Isolation can help us build community

Letter to the Editor

Dear Editor:

Now barely into the fourth week of a pandemic wave to hit our American shores, the medical and economic consequences of the COVID-19 virus have taken many by surprise, some still in disbelief, and most of our health care systems ill prepared for this “existential threat,” as Event- News Enterprise senior editor David Young in his Op Ed of March 25 calls Covid 19. It moves across our national landscape overwhelming health care systems short on diagnostic tools, protective equipment, and professional staffing. Even the federal response was in denial and ultimately way late to this public health crisis. So why are we as Americans, the economic engine of the world, still playing catch up to this pandemic most of our health care elites new was coming. It has been said that all government budgets, from federal to municipal, are a reflection of the ethical values of those governed. It has also been said of us the business of America is business. Now our single-minded pursuit of business has been suspended. Were we so myopically focused on commerce, so disconnected from each other today, so divided by our own tribal interests and lack of shared values as to become blind to this “existential threat” Editor Young speaks of, and dares to pause for a moment to ask the “deeper collective question  “what do we as Americans really value?” it seems like a fair question to ask, and none too soon.

The obvious answer for most of us who live and work in the place we loosely call community, is family. They will always come first. But done right, community can be an extension of family. Unfortunately for many these days community means little more than a place you drive through when you come home from work. In today’s vacuous virtually connected world online it is easy to forget that a local community of real people is a powerful web of shared collective interests and personal collaborations. A place you support with the sweat equity of your own civic involvement, social interactions and local commerce, so that the community can support you and yours in return when your chips are down. There are many such organizations in this community making that connection and will certainly come forward as they have always done when this storm has passed.  For now, we shelter in place, hoping to ride out the storm untouched by the unseen enemy seemingly all around us. But this storm will subside. We will come out of our houses. we will travel the streets of our communities freely again. We may not be standing shoulder to shoulder in our church pews by Easter, but normalcy, or something like it, will return. What will that new normal look like? I for one hope this cataclysmic event will have the effect of slowing us all down a bit, giving us an opportunity to look around this town we call home and begin to redefine our place in it. As David Young puts it in his Op Ed, to “re-engage . . .with the goal of creating policies that reflect what we truly value, what matters most to our common interests.”

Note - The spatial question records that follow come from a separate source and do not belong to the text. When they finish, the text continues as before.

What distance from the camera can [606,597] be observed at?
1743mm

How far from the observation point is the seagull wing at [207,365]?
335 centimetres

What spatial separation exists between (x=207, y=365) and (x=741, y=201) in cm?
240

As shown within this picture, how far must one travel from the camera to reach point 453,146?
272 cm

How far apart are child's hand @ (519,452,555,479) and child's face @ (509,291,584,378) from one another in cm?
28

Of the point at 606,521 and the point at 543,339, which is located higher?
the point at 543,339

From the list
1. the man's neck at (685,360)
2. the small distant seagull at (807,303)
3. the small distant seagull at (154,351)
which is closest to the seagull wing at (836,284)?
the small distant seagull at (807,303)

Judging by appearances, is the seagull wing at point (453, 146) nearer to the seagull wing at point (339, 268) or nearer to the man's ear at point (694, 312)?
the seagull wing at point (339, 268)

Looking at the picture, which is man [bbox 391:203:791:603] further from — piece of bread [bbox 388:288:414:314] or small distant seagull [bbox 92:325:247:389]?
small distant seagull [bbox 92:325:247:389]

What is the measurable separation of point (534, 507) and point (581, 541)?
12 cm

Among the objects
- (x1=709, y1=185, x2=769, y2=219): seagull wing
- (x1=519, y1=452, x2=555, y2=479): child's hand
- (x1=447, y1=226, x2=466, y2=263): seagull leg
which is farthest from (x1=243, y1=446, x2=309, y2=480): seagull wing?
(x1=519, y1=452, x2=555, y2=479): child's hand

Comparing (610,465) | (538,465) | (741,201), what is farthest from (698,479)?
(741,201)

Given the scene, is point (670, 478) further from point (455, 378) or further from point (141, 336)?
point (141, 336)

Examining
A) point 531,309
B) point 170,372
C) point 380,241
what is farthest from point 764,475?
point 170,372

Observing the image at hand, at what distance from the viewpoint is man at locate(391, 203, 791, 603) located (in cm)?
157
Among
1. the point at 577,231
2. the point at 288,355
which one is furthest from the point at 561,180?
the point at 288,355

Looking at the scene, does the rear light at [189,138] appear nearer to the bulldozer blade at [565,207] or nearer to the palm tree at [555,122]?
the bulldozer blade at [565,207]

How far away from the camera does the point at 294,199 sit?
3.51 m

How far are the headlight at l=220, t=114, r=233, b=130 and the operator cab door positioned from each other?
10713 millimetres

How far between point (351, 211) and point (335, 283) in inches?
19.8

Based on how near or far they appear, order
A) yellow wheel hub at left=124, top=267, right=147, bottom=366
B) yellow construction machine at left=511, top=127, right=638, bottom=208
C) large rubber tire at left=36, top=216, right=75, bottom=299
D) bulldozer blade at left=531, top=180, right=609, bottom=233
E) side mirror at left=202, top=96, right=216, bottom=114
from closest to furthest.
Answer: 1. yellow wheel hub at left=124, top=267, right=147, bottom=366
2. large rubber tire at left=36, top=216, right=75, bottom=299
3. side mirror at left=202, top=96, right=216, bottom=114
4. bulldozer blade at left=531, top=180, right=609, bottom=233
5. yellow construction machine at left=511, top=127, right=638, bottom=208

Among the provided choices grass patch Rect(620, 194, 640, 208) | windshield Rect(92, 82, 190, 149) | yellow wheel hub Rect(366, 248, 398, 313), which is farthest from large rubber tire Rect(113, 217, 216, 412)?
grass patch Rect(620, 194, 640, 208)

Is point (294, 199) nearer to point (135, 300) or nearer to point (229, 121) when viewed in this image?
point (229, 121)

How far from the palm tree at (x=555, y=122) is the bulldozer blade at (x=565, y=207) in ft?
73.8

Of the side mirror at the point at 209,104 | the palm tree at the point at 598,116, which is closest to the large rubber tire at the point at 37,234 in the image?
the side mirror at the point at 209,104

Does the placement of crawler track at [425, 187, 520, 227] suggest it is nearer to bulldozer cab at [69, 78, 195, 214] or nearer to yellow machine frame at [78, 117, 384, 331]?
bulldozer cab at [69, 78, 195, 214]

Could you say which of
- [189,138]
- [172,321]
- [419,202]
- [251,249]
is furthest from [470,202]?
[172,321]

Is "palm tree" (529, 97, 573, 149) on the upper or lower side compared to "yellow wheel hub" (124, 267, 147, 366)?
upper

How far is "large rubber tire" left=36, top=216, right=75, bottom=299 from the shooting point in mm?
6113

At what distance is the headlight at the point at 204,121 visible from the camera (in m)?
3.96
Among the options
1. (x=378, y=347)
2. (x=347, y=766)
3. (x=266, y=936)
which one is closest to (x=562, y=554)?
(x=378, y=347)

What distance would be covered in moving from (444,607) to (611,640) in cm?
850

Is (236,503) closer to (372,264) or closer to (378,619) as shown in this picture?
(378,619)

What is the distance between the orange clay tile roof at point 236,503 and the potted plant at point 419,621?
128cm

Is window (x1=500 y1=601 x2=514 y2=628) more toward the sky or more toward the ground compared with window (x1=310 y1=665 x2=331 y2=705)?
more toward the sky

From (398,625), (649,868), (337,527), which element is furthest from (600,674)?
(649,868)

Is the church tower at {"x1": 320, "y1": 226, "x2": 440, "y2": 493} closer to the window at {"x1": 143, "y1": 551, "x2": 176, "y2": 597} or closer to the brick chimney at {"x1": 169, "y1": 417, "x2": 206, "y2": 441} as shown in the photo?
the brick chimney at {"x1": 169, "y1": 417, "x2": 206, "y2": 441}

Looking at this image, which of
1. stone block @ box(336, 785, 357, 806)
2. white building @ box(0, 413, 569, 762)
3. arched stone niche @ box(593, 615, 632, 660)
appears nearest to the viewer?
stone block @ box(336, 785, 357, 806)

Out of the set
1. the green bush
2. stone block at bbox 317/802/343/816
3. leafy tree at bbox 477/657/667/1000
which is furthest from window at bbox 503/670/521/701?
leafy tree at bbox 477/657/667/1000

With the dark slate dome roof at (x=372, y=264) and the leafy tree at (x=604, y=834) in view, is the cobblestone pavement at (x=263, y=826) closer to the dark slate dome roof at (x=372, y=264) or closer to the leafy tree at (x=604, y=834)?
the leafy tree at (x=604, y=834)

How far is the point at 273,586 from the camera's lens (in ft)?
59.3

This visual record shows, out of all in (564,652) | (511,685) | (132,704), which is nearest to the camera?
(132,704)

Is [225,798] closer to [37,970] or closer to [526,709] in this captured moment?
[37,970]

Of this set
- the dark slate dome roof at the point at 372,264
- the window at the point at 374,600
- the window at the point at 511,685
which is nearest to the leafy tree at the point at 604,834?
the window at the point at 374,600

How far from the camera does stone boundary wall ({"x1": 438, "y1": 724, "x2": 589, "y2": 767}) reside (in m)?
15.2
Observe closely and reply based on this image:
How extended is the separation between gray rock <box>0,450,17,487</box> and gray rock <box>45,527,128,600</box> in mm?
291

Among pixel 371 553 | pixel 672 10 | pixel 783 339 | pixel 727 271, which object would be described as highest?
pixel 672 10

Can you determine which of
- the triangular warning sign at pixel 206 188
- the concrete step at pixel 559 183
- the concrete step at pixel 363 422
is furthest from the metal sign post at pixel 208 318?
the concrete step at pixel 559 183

The current painful imposition of social distancing should result in evidence enough that we are all hardwired to connect with others, indeed need that connection with others to, in effect, complete the connection within ourselves. The simple and profound human impulse to share leading us pragmatically toward collaboration. As Young’s Op Ed concludes “Life is lecturing us with a hard, yet hopefully, common lesson.” In this place we call community our practical collective interests, more often than not, far outvalue the things that divide us. This time of isolation could serve as a moment of contemplation in which we might ask ourselves what is my idea of place? Have I taken the time to build a connection to this community, or have I just been passing through? Few of us have the kind of job descriptions that can reach out and change the world. But within this place we call community, we all have the capacity to reconnect with others on a personal and daily basis, and once we emerge from our collective isolation, to make that community a better place, a stronger, more resilient place, a place to prepare together to withstand the next storm, before it is upon us.

 

A few years ago, I had the occasion to interview an inveterate local community giver and unabashed optimist Shirley Bailey on one of the many occasions in her life of being honored for her community service. I asked her why she was so compelled to give her time and service so freely to so many causes and organizations? Without hesitation she responded, “Because if you are not giving back to your community that gave to you, you are just part of the furniture.” How’s that as an aspirational goal for the coming “new normal.”